Even though we occassionally talk about Lua on HN, it frankly still doesn't get enough attention - nor does Mike Pall and his fantastic work on LuaJIT.
Please considering sponsoring [1] LuaJIT so that Mike can continue working on it.
Lua Fun looks like a wonderful addition to the Lua ecosystem.
> Even though we occassionally talk about Lua on HN, it frankly still doesn't get enough attention - nor does Mike Pall and his fantastic work on LuaJIT.
Because most HNers are web developers and care only about the browser.
Lua is really strong in the game developer community.
openresty is getting a lot more attention with web developers. and I think its actually strongest in the "other" category but a lot is not very public.
Yes, but usually in the context of web development as these are common server side languages for web apps.
pjmpl just meant we don't see a lot of game developer content on here, which is largely a C++ dominated area (with Lua game scripting becoming a lot more common).
It's quite interesting to see essencially the ideas used in stream fusion [1] to produce practically the same results produced in Haskell, avoiding allocations and often making it much easier for the compiter ro produce vectorised code. At least that's what it looks like to me, correct me if I'm wrong.
Edit: [3] has a good exlanation of how stream fusion works, and it should make it clearer why the linked code appears to be doing the same thing.
see also here[2] for a further paper on stream fusion being used to produce vectorised code.
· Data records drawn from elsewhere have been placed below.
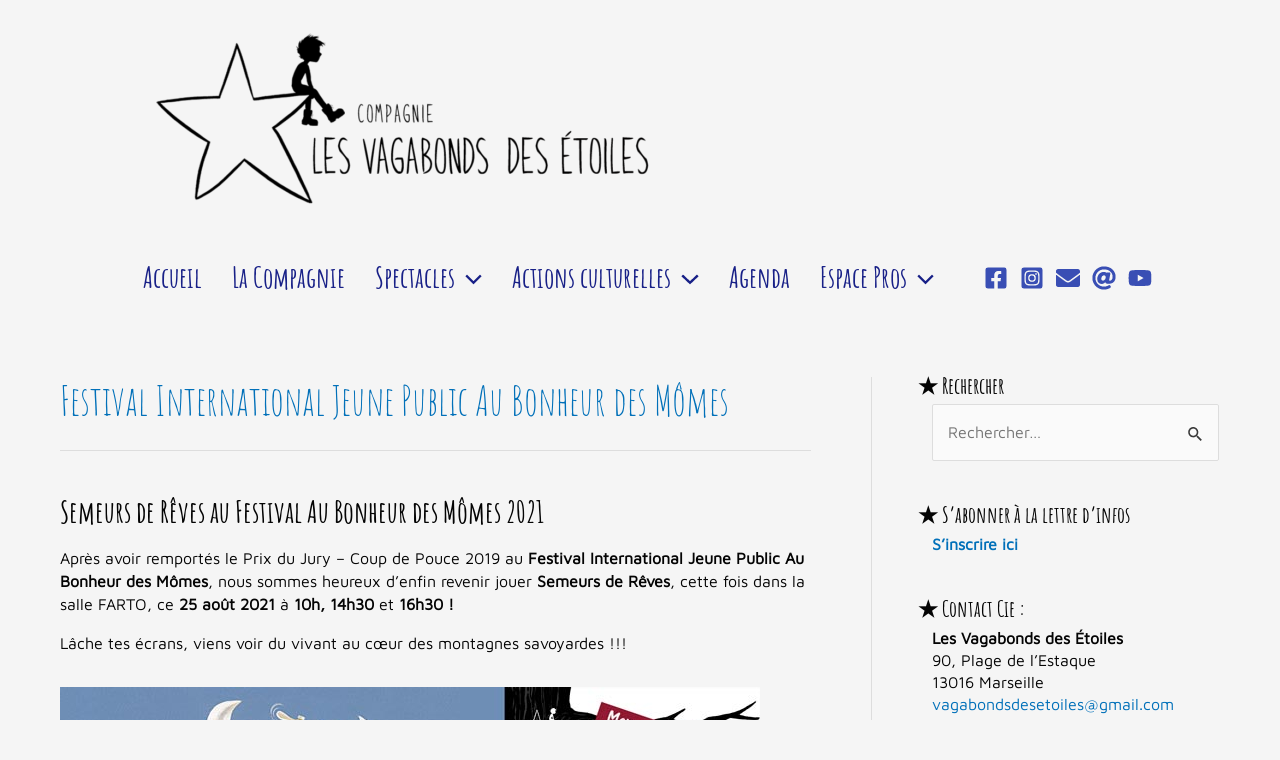

--- FILE ---
content_type: text/css
request_url: https://www.vagabondsdesetoiles.com/wp-content/uploads/so-css/so-css-astra.css?ver=1653171752
body_size: 330
content:
.main-header-menu .menu-link {
  font-size: 1.8em;
  color: #182087;
  font-weight: 800;
}

#text-2.widget.widget_text {
  line-height: 18px;
}

#secondary.widget-area.secondary {
  line-height: 19px;
}

.widget-title {
  height: 5px;
  font-size: 22px;
  line-height: 18px;
  text-indent: -14px;
  letter-spacing: 0px;
}

.entry-title a {
  font-weight: 800;
}

.entry-content .mec-wrap h3 {
  font-size: 32px;
}

.mec-wrap .mec-event-article .mec-color-hover {
  font-size: 26px;
  color: #12207d;
  font-family: Amatic Sc;
  font-weight: bold;
}

.mec-wrap .mec-single-title {
  font-family: Amatic SC;
}

#tribe-events-content.tribe-events-single.tribe-blocks-editor {
  width: 800px;
}

.single-tribe_events .tribe-events-single-event-title {
  font-size: 32px;
  font-weight: 800;
}

.tribe-block__venue .tribe-block__venue__meta .tribe-block__venue__name h3 {
  font-size: 27px;
  font-weight: 800;
}

.ast-single-post .entry-title {
  font-size: 39px;
  font-weight: 800;
}

.submenu-with-border .sub-menu .menu-link {
  font-size: 1.3em;
  padding: 2px;
}


.textwidget {
  line-height: 22px;
}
I've linked to the reddit comments because there's some useful discussion there too.
The point is not about expressiveness; it's that while this code composes several higher-order functions, it's compiled into the kind of assembly code you'd expect from a fully optimized C routine.
probably not. this is the first time I have seen the outcome of optimising this type of code. I knew it was possible as it optimises my tail recursion.
There is a BIG difference between Lua Fun and Underscore.
Lua Fun is based on iterators. High-order functions such as map, filter, etc. don't create temporary tables and don't allocate extra memory.
Since all operations are performed on the fly during iteration, most expressions use constant amount of memory to evaluate.
Yeah, the library has some common functions with "itertools" Python's module [1]. fun.range syntax was even copied from Python's range. What is more, you can also take a look on Haskell's Data.List [2] or StandardML's List [3] packages.
The initial idea was to make a functional library that works best with tracing JIT compiler. Functional paradigm on tracing JIT is the core innovation in the project.
Lua 5.1 can run fun.lua after minor changes (I'll make patch soon), but I am not sure that performance will be good enough.
Do you think the performance is really going to be that bad in the regular Lua interpreter? I wonder if its going to be better or worse than the underscore.lua approach of using arrays instead of iterators.
Also, are you using lots of 5.1 specific stuff (setfenv, ...) or would this also be easily ported to 5.2?
The library code is Lua 5.1 compatible (except bitwise functions in "operator" submodule, but it can be easily replaced with "bit32" or even removed).
Some high-order functions heavily use recursion just to support multireturn iterators (yes, you can use multireturn with map, reduce, filter and so on). I plan to benchmark these parts and add optimized versions for non-JIT Lua if necessary.
I will try to make a patch in the next couple of days.
Thanks for your interest!
according to antirez, redis does not (and will not) support LuaJIT. Even though at one point there was someone who had got it working. From experience I know that replacing Lua with LuaJIT, even in a statically compiled project, is quite easy. The reasoning is of course that lua code for redis shouldn't have to do a lot of processing, and thus won't benefit from the extra performance (it also shouldn't run long enough for the JIT to come into action).
Please considering sponsoring [1] LuaJIT so that Mike can continue working on it.
Lua Fun looks like a wonderful addition to the Lua ecosystem.